My brother was the last one: no more parents left, no aunts or uncles, just a bunch of old poker buddies and peroxided widows, and distant cousins telling me how much I looked like my mother. Like real grown-ups we had our own children, debt, divorce, pain, but were still the kids. "This is the beginning of the end," my sister-in-law had said a few years ago as we walked out of the cemetery after her sister's funeral. I stuttered with empty assurances, but knew she was right.

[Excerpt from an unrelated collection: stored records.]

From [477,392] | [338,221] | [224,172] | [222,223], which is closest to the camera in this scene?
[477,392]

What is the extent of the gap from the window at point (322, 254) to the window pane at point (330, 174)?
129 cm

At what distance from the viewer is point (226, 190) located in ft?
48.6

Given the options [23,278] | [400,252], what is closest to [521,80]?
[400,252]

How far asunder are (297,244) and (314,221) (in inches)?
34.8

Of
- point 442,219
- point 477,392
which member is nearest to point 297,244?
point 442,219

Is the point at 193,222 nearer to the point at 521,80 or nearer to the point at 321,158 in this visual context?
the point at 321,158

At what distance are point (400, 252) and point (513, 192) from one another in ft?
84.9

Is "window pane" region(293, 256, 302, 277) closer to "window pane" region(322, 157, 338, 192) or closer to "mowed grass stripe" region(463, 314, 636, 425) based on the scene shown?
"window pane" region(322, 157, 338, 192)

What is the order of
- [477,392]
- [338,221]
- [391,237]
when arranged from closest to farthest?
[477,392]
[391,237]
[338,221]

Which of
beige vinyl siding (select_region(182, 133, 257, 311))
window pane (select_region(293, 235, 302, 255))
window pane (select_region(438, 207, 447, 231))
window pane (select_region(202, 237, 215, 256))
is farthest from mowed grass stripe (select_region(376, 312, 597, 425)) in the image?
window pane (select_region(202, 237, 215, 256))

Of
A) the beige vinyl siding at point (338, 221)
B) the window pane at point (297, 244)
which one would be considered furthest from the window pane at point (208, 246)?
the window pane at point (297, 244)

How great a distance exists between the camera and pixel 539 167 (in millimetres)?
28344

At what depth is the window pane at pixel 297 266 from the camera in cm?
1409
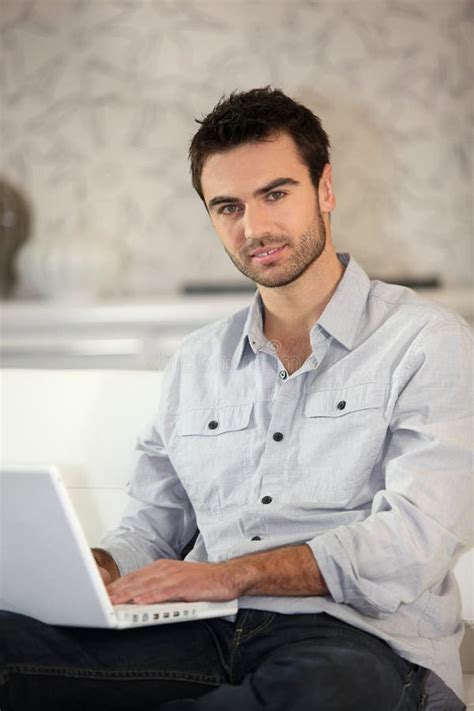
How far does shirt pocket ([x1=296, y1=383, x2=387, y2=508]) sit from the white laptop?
0.90ft

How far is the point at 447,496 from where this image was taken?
5.04 ft

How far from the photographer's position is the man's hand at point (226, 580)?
1.47 m

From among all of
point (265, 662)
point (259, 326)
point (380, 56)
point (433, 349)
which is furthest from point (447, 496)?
point (380, 56)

By late afternoon we made our way to the patio and shared memories of 70s TV and the genial Canadian uncle who painted all our homes. I was sad and happy at the same time, awed by the simple miracle of having family with whom to talk about nothing in particular. I wanted to stay with these people, strangers in many ways, who were trying so hard to make me forget that I usually expect to feel like a guest. This sense of belonging still comes as a surprise, like an unexpected balloon in a clear blue sky. I think both my parents lost so many loved ones that they came to feel safer out on the margins, but drew me there for company when I should have been way up front. It's taken me a long time to claim my spot, and it feels good.
A friend remarked that in my last post I sounded unnecessarily apologetic about my feelings. I hadn't meant this, but it's true. Yesterday did much to remind me that I need not believe my sadness is unwarranted because I wasn't as close to my brother as other people were. Sometimes it's more painful to lose a relationship still in formation, knowing the promise will never be fulfilled.
But despite the embrace of family, everything was wrong. The day should have remained filed away from a year and a half ago, to be dusted off in sad reminiscence some far-off future evening over a cup of hot chocolate. Instead, like a civil war reenactment but with ghosts instead of homemade uniforms, we wearily hit the same old marks. The air seemed to be tinged with dirty yellow like an old photo. All our eulogies and kisses were loving but surreal, melting away Dali-like after a second or two. We mostly sat in wordless shock and, unusual for my family, made no jokes to break the tension. (Well, except one. I couldn't imagine viewing the open casket without S. standing there to take my hand. But everyone else did so, including my niece and her new boyfriend. Afterwards her sister remarked that, considering his track record of boyfriend disapproval, this was probably the best way for him to meet her dad for the first time.)
The rabbi was a family friend, a great comfort--she knew my brother well, and her remarks were genuine and heartfelt. I sang Psalm 23 and El Maleh, which I hope brought a little consolation to my family. I tried to very hard to sing with my whole soul, since I had only half a voice, and felt my father's presence, after I said his name, telling me everything would be OK.
(I learned something very interesting about my father this weekend, as well. My last name is one of those cut in half and "Americanized" by some long-lost immigration official, which I always figured happened at the Canadian border when my father came here from Russia. But in fact the original name is on S.'s birth certificate, and S. was born in New Jersey. And the new name is on his younger brother's birth certificate. What happened during those five years that made my father want to sound less identifiably Jewish? Did he become a citizen, or was he trying to escape anti-Semitism? I'll never know.)
I offered a prayer as we waited to walk into the chapel after doing kriah (symbolic rending of garments represented by tearing a small piece of black ribbon): may we never, ever be here again.